Chávez was not always an uncivil loudmouth. In 1998, when he first ran for president, he ran a disciplined campaign that drew many disaffected moderate voters to his fold. He also disguised his radicalness, saying that Cuba was a dictatorship and packaging himself as some sort of Tony Blair-Third Way moderate leftist.

I think Juan’s getting at something very real here. Say what you will about Chávez, but he had Long Game. He knew how to delay gratification. The Comandante was entirely happy to wait for years, over a decade in some cases, for the right time to implement some part of his master plan. Some people would call that strategic acumen, but I think it’s much simpler than that. It’s impulse control. His outbursts were controlled, planned, designed for a particular purpose. Chávez ad libbed constantly, but he never exactly improvised.

By contrast, one of Trump’s abiding traits seems to be a catastrophic inability to delay gratification. Ever. At all.

The realization crystalized for me Friday, after Trump’s epic press conference after the Republican Convention, in which he insanely rehashed every beef he ever had with Ted Cruz and threw in some added musings on the respectability of Melania posing nude for GQ, just for good measure. It was pure id, a rant so plainly counterproductive and devoid of strategic sense you sort of had to rub your eyes. It’s as though the strain of reading a prepared text just 12 hours earlier speaking to the convention had sapped all his will power, all his capacity for restraint. It’s, as Jon Favreau has mused, as though you can forecast a Trump eruption with eerie precision to the 24 hours after he’s forced to read a script from a teleprompter.

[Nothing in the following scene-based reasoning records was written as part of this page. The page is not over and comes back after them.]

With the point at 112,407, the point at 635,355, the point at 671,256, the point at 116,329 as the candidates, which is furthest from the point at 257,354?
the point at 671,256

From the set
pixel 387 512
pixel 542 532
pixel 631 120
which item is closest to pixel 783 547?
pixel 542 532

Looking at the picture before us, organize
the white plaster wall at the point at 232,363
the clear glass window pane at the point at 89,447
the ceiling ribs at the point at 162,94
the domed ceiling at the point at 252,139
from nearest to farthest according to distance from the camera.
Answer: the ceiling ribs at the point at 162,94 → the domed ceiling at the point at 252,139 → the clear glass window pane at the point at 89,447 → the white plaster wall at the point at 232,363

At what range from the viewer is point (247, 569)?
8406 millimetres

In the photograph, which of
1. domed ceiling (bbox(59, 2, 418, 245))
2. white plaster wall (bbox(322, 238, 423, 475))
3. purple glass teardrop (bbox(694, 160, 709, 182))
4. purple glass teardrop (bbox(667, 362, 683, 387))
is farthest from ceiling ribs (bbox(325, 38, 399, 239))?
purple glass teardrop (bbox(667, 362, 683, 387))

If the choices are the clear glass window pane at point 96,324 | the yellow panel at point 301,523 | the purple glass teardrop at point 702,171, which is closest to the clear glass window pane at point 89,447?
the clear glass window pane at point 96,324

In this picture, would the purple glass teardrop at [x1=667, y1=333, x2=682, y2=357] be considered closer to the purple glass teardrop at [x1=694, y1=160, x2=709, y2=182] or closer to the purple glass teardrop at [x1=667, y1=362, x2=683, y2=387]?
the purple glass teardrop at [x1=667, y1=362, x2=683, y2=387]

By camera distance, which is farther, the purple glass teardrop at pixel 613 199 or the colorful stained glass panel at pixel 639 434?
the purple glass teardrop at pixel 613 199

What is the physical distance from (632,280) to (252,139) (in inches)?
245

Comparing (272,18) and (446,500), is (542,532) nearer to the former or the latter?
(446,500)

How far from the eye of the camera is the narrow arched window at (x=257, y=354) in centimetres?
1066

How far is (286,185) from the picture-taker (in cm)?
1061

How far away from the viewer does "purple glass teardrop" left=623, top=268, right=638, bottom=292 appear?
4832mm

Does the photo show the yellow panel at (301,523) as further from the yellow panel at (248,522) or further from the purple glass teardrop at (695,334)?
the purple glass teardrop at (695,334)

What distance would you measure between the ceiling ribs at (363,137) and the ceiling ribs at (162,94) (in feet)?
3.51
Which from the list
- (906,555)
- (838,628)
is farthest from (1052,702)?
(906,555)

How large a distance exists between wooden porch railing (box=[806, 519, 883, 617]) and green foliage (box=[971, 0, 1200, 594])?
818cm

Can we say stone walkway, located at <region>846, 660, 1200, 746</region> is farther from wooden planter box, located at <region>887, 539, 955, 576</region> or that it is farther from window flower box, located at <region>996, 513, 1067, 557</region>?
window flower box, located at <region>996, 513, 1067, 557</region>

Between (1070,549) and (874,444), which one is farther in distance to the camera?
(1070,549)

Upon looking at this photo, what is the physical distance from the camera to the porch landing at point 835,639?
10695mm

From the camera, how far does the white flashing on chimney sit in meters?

All this makes Trump much more erratic, but in some senses much more error prone and less ultimately dangerous. Because it would take not just charisma but enormous self-discipline and self-control to carry out the multi-year plan it would take to actually dismantle the institutions of the American republic the way Chávez dismantled ours. And there’s just zero sign that Donald Trump has any of that.